Cifras no oficiales calculan que actualmente hay una población de aproximadamente 2 mil migrantes viviendo en albergues de Ciudad Juárez.
Aquellos que no están en resguardo suman un número más grande.
Ante el creciente número de migrantes que arriban a esta frontera, organizaciones dedicadas a la atención de derechos humanos trabajan en coordinación con el Gobierno para atenderlos, pero también le dan voz a sus reclamos.
Enfatizan el riesgo que significa la travesía migrante sin dejar de recalcar la necesidad que el Gobierno estadounidense cambie el enfoque.
Cerrar la frontera, como ocurre estos días, no le ayuda a nadie.
Así lo dice Leticia Chavarría, doctora del comité médico ciudadano que dio la cara por las víctimas en los años que esta era la ciudad más violenta del mundo.
Ahora, con la crisis migratoria, Chavarría afirma que el primer desafío para los migrantes es encontrar dónde vivir y que sea seguro.
“Encontrar un lugar en donde permanecer porque llegan completamente desconectados sin tener ningún apoyo en la ciudad”, señala.
De acuerdo con la activista, el escenario más peligroso es el de las casas de seguridad de las bandas delictivas.
Ahí los migrantes son retenidos mientras extorsionan a sus familiares para que les manden dinero.
“Muchos llegan sin dinero porque ya fueron asaltados o los polleros les quitaron lo que traían”, expone.
Albergues hasta el tope de migrantes
De acuerdo con el padre Francisco Calvillo, director de la Casa del Migrante, hoy todos los albergues están llenos o rebasados.
Existen 20 en la ciudad, y muchos de ellos hoy funcionan como refugios.
Los que viven ahí, mexicanos o extranjeros, vienen huyendo del mismo opresor. Los grupos delictivos cambian de rostro en cada lugar, pero sus prácticas son similares.
Aquí además los autoexiliados tienen miedo de salir a la calle. Dicho por ellos mismos, la Guardia Nacional “anda por todas partes”.
Pero no todos son extranjeros.

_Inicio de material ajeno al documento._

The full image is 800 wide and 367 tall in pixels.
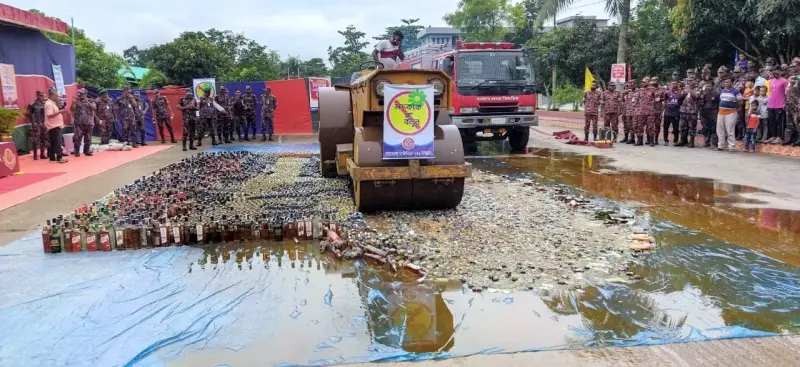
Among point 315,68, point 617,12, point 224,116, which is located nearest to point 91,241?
point 224,116

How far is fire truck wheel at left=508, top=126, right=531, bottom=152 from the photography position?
13484mm

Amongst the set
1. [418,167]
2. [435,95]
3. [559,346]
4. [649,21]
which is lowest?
[559,346]

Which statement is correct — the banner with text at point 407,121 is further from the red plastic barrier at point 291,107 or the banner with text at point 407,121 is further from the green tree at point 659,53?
the green tree at point 659,53

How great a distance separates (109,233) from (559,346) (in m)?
4.43

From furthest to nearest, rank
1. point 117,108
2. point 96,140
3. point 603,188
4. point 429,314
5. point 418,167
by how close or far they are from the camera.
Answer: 1. point 96,140
2. point 117,108
3. point 603,188
4. point 418,167
5. point 429,314

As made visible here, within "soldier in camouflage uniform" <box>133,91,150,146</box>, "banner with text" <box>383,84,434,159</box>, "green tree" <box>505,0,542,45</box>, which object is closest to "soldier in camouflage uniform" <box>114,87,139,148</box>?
"soldier in camouflage uniform" <box>133,91,150,146</box>

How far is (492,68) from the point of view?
12758 mm

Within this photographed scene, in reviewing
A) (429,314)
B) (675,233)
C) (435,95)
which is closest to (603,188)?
(675,233)

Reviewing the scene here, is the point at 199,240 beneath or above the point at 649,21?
beneath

El padre Calvillo ha detectado que la población de mexicanos que está llegando es cada vez mayor.
“Está llegando mucha gente del país por los desplazamientos que provoca la violencia, desde Oaxaca, Guerrero, Estado de México, Guanajuato, Jalisco, Michoacán y ayer llegaron de Veracruz”, añade calvillo.
El problema puede escalar a situaciones más complicadas porque el Gobierno estadounidense está cerrando fronteras y expulsando migrantes, alerta.
Para Leticia Chavarría, esa decisión del Gobierno del país vecino les causa mucha angustia, se les derrumba toda su ilusión y la esperanza con la que llegan.
“Al ver la realidad, es muy triste para ellos. Algunos deciden regresar, pero otros buscan irse con un coyote y arriesgarse con todo y familia”, apunta.
Tanto Chavarría como Calvillo son actualmente dos de las voces más autorizadas para tratar el tema migratorio en Ciudad Juárez. Ambos trabajan en esfuerzos altruistas para mejorar las condiciones de las personas que llegan a Juárez buscando una mejor vida.